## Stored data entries
◆ ◆ ◆ ◆ ◆

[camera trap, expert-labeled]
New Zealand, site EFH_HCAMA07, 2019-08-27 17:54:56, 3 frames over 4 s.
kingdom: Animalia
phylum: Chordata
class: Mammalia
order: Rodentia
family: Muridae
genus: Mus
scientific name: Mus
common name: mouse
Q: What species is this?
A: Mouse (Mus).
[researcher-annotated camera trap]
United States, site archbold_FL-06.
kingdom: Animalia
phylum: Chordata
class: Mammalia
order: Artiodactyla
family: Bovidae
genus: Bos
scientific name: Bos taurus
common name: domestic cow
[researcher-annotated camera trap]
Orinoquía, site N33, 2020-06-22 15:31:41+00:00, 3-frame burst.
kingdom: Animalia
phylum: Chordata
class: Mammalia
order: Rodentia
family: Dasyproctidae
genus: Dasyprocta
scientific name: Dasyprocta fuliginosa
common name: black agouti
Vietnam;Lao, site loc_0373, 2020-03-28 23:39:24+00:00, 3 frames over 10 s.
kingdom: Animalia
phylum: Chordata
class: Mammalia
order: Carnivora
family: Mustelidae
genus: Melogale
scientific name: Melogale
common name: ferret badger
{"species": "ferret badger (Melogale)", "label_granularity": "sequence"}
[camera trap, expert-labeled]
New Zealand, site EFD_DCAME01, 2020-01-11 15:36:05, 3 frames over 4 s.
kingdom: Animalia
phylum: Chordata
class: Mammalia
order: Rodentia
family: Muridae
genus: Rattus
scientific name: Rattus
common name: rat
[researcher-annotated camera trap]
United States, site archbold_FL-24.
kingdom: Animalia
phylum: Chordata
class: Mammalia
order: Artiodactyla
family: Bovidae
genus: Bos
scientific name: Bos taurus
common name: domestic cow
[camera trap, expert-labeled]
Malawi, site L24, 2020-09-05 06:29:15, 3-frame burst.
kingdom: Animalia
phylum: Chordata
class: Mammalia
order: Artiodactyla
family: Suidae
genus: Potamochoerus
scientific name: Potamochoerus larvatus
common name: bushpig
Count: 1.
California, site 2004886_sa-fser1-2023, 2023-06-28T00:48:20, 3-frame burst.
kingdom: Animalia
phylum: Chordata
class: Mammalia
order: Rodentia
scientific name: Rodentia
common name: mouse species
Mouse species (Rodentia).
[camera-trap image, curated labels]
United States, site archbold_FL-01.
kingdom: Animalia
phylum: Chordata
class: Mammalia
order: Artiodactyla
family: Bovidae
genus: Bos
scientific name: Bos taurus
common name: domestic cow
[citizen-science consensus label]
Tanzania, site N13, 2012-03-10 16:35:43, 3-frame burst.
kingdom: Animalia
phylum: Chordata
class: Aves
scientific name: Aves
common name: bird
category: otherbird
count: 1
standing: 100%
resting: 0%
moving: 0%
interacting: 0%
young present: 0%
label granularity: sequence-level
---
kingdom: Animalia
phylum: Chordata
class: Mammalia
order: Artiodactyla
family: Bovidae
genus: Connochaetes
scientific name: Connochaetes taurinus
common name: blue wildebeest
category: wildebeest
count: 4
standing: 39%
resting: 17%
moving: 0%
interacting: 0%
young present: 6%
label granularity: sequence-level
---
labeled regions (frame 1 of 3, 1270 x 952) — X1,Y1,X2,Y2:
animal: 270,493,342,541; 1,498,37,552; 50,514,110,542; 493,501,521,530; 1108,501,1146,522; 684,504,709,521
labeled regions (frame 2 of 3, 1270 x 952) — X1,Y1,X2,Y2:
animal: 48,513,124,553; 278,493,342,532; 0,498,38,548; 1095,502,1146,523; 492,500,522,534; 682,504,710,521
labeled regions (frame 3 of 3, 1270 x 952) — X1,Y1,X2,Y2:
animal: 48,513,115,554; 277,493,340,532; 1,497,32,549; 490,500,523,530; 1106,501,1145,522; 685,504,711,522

◆ ◆ ◆ ◆ ◆

## TASK BRIEF
Your job is to give the data above again exactly, in full.

## RESPONSE AREA
[camera trap, expert-labeled]
New Zealand, site EFH_HCAMA07, 2019-08-27 17:54:56, 3 frames over 4 s.
kingdom: Animalia
phylum: Chordata
class: Mammalia
order: Rodentia
family: Muridae
genus: Mus
scientific name: Mus
common name: mouse
Q: What species is this?
A: Mouse (Mus).
[researcher-annotated camera trap]
United States, site archbold_FL-06.
kingdom: Animalia
phylum: Chordata
class: Mammalia
order: Artiodactyla
family: Bovidae
genus: Bos
scientific name: Bos taurus
common name: domestic cow
[researcher-annotated camera trap]
Orinoquía, site N33, 2020-06-22 15:31:41+00:00, 3-frame burst.
kingdom: Animalia
phylum: Chordata
class: Mammalia
order: Rodentia
family: Dasyproctidae
genus: Dasyprocta
scientific name: Dasyprocta fuliginosa
common name: black agouti
Vietnam;Lao, site loc_0373, 2020-03-28 23:39:24+00:00, 3 frames over 10 s.
kingdom: Animalia
phylum: Chordata
class: Mammalia
order: Carnivora
family: Mustelidae
genus: Melogale
scientific name: Melogale
common name: ferret badger
{"species": "ferret badger (Melogale)", "label_granularity": "sequence"}
[camera trap, expert-labeled]
New Zealand, site EFD_DCAME01, 2020-01-11 15:36:05, 3 frames over 4 s.
kingdom: Animalia
phylum: Chordata
class: Mammalia
order: Rodentia
family: Muridae
genus: Rattus
scientific name: Rattus
common name: rat
[researcher-annotated camera trap]
United States, site archbold_FL-24.
kingdom: Animalia
phylum: Chordata
class: Mammalia
order: Artiodactyla
family: Bovidae
genus: Bos
scientific name: Bos taurus
common name: domestic cow
[camera trap, expert-labeled]
Malawi, site L24, 2020-09-05 06:29:15, 3-frame burst.
kingdom: Animalia
phylum: Chordata
class: Mammalia
order: Artiodactyla
family: Suidae
genus: Potamochoerus
scientific name: Potamochoerus larvatus
common name: bushpig
Count: 1.
California, site 2004886_sa-fser1-2023, 2023-06-28T00:48:20, 3-frame burst.
kingdom: Animalia
phylum: Chordata
class: Mammalia
order: Rodentia
scientific name: Rodentia
common name: mouse species
Mouse species (Rodentia).
[camera-trap image, curated labels]
United States, site archbold_FL-01.
kingdom: Animalia
phylum: Chordata
class: Mammalia
order: Artiodactyla
family: Bovidae
genus: Bos
scientific name: Bos taurus
common name: domestic cow
[citizen-science consensus label]
Tanzania, site N13, 2012-03-10 16:35:43, 3-frame burst.
kingdom: Animalia
phylum: Chordata
class: Aves
scientific name: Aves
common name: bird
category: otherbird
count: 1
standing: 100%
resting: 0%
moving: 0%
interacting: 0%
young present: 0%
label granularity: sequence-level
---
kingdom: Animalia
phylum: Chordata
class: Mammalia
order: Artiodactyla
family: Bovidae
genus: Connochaetes
scientific name: Connochaetes taurinus
common name: blue wildebeest
category: wildebeest
count: 4
standing: 39%
resting: 17%
moving: 0%
interacting: 0%
young present: 6%
label granularity: sequence-level
---
labeled regions (frame 1 of 3, 1270 x 952) — X1,Y1,X2,Y2:
animal: 270,493,342,541; 1,498,37,552; 50,514,110,542; 493,501,521,530; 1108,501,1146,522; 684,504,709,521
labeled regions (frame 2 of 3, 1270 x 952) — X1,Y1,X2,Y2:
animal: 48,513,124,553; 278,493,342,532; 0,498,38,548; 1095,502,1146,523; 492,500,522,534; 682,504,710,521
labeled regions (frame 3 of 3, 1270 x 952) — X1,Y1,X2,Y2:
animal: 48,513,115,554; 277,493,340,532; 1,497,32,549; 490,500,523,530; 1106,501,1145,522; 685,504,711,522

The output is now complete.